WHAT THE EXERCISE ASKS: Rewrite the full listing below as a numbered list, one line per item, and omit the blank lines.
____________
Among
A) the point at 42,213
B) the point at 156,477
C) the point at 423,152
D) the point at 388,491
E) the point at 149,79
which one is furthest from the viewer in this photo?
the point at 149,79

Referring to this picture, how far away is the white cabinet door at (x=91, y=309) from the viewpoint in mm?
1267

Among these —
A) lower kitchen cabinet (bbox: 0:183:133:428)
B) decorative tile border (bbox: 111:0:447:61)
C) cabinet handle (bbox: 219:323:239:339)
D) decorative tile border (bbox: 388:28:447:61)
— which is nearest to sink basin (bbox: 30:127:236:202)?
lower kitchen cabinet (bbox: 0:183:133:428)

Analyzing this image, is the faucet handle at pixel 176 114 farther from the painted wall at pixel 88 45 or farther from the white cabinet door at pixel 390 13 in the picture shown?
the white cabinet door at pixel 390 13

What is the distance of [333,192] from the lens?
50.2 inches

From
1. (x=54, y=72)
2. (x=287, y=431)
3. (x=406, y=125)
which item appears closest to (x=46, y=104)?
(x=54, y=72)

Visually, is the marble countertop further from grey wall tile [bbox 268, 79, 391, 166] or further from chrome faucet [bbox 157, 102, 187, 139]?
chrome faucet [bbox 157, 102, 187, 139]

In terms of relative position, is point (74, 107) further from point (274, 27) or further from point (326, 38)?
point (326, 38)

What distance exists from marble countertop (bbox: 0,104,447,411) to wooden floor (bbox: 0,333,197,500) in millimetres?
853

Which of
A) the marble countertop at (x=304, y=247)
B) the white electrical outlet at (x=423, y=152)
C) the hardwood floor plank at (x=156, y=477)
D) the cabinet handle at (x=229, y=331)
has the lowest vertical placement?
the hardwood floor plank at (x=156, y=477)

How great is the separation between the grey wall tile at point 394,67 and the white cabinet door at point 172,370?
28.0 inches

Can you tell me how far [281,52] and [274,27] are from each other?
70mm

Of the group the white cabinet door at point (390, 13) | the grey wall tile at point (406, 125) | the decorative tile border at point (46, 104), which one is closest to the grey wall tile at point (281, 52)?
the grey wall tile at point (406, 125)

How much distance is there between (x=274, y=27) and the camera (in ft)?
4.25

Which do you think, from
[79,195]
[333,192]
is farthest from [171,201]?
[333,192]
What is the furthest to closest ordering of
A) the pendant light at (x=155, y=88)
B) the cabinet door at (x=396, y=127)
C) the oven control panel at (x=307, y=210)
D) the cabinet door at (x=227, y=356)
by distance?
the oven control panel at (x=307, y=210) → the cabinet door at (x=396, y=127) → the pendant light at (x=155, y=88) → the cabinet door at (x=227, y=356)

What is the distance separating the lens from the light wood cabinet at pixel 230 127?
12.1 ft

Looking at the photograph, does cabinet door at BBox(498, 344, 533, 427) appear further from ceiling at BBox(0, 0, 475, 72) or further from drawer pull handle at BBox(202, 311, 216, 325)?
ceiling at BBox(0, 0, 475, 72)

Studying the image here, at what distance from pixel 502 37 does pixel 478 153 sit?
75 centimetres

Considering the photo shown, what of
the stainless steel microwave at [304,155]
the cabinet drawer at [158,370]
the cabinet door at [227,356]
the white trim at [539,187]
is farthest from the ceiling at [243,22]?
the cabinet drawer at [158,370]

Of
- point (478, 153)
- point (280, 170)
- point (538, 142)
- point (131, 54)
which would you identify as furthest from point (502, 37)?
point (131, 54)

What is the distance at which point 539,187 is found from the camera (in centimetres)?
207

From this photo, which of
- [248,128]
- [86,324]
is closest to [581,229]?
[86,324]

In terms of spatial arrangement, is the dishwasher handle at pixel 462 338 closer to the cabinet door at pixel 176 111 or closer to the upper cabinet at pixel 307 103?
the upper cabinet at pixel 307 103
____________
WRITTEN ANSWER:
1. Among
2. A) the point at 42,213
3. B) the point at 156,477
4. C) the point at 423,152
5. D) the point at 388,491
6. E) the point at 149,79
7. which one is furthest from the viewer in this photo?
8. the point at 149,79
9. Referring to this picture, how far away is the white cabinet door at (x=91, y=309) from the viewpoint in mm?
10. 1267
11. Among these —
12. A) lower kitchen cabinet (bbox: 0:183:133:428)
13. B) decorative tile border (bbox: 111:0:447:61)
14. C) cabinet handle (bbox: 219:323:239:339)
15. D) decorative tile border (bbox: 388:28:447:61)
16. — which is nearest to sink basin (bbox: 30:127:236:202)?
17. lower kitchen cabinet (bbox: 0:183:133:428)
18. Analyzing this image, is the faucet handle at pixel 176 114 farther from the painted wall at pixel 88 45 or farther from the white cabinet door at pixel 390 13 in the picture shown?
19. the white cabinet door at pixel 390 13
20. What is the distance of [333,192] from the lens?
21. 50.2 inches
22. From
23. 1. (x=54, y=72)
24. 2. (x=287, y=431)
25. 3. (x=406, y=125)
26. which item appears closest to (x=46, y=104)?
27. (x=54, y=72)
28. Visually, is the marble countertop further from grey wall tile [bbox 268, 79, 391, 166] or further from chrome faucet [bbox 157, 102, 187, 139]?
29. chrome faucet [bbox 157, 102, 187, 139]
30. In terms of relative position, is point (74, 107) further from point (274, 27) or further from point (326, 38)?
31. point (326, 38)
32. What distance exists from marble countertop (bbox: 0,104,447,411) to wooden floor (bbox: 0,333,197,500) in millimetres?
33. 853
34. Which of
35. A) the marble countertop at (x=304, y=247)
36. B) the white electrical outlet at (x=423, y=152)
37. C) the hardwood floor plank at (x=156, y=477)
38. D) the cabinet handle at (x=229, y=331)
39. has the lowest vertical placement?
40. the hardwood floor plank at (x=156, y=477)
41. How great is the separation between the grey wall tile at point 394,67 and the white cabinet door at point 172,370?
42. 28.0 inches
43. Can you tell me how far [281,52] and [274,27] are from each other?
44. 70mm
45. Of the group the white cabinet door at point (390, 13) | the grey wall tile at point (406, 125) | the decorative tile border at point (46, 104), which one is closest to the grey wall tile at point (281, 52)?
46. the grey wall tile at point (406, 125)
47. How much distance is there between (x=274, y=27) and the camera (in ft)?
48. 4.25
49. Which do you think, from
50. [79,195]
51. [333,192]
52. is farthest from [171,201]?
53. [333,192]
54. What is the furthest to closest ordering of
55. A) the pendant light at (x=155, y=88)
56. B) the cabinet door at (x=396, y=127)
57. C) the oven control panel at (x=307, y=210)
58. D) the cabinet door at (x=227, y=356)
59. by distance?
60. the oven control panel at (x=307, y=210) → the cabinet door at (x=396, y=127) → the pendant light at (x=155, y=88) → the cabinet door at (x=227, y=356)
61. What is the distance separating the lens from the light wood cabinet at pixel 230 127?
62. 12.1 ft
63. Looking at the photograph, does cabinet door at BBox(498, 344, 533, 427) appear further from ceiling at BBox(0, 0, 475, 72) or further from drawer pull handle at BBox(202, 311, 216, 325)?
64. ceiling at BBox(0, 0, 475, 72)
65. Studying the image here, at what distance from pixel 502 37 does pixel 478 153 sit?
66. 75 centimetres
67. Considering the photo shown, what of
68. the stainless steel microwave at [304,155]
69. the cabinet drawer at [158,370]
70. the cabinet door at [227,356]
71. the white trim at [539,187]
72. is farthest from the ceiling at [243,22]?
73. the cabinet drawer at [158,370]
74. Of
75. - point (478, 153)
76. - point (280, 170)
77. - point (538, 142)
78. - point (131, 54)
79. which would you identify as furthest from point (502, 37)?
80. point (131, 54)
81. What is the distance at which point 539,187 is found from the camera (in centimetres)?
82. 207
83. From this photo, which of
84. - [248,128]
85. - [86,324]
86. is closest to [581,229]?
87. [86,324]
88. In terms of spatial arrangement, is the dishwasher handle at pixel 462 338 closer to the cabinet door at pixel 176 111 or closer to the upper cabinet at pixel 307 103?
89. the upper cabinet at pixel 307 103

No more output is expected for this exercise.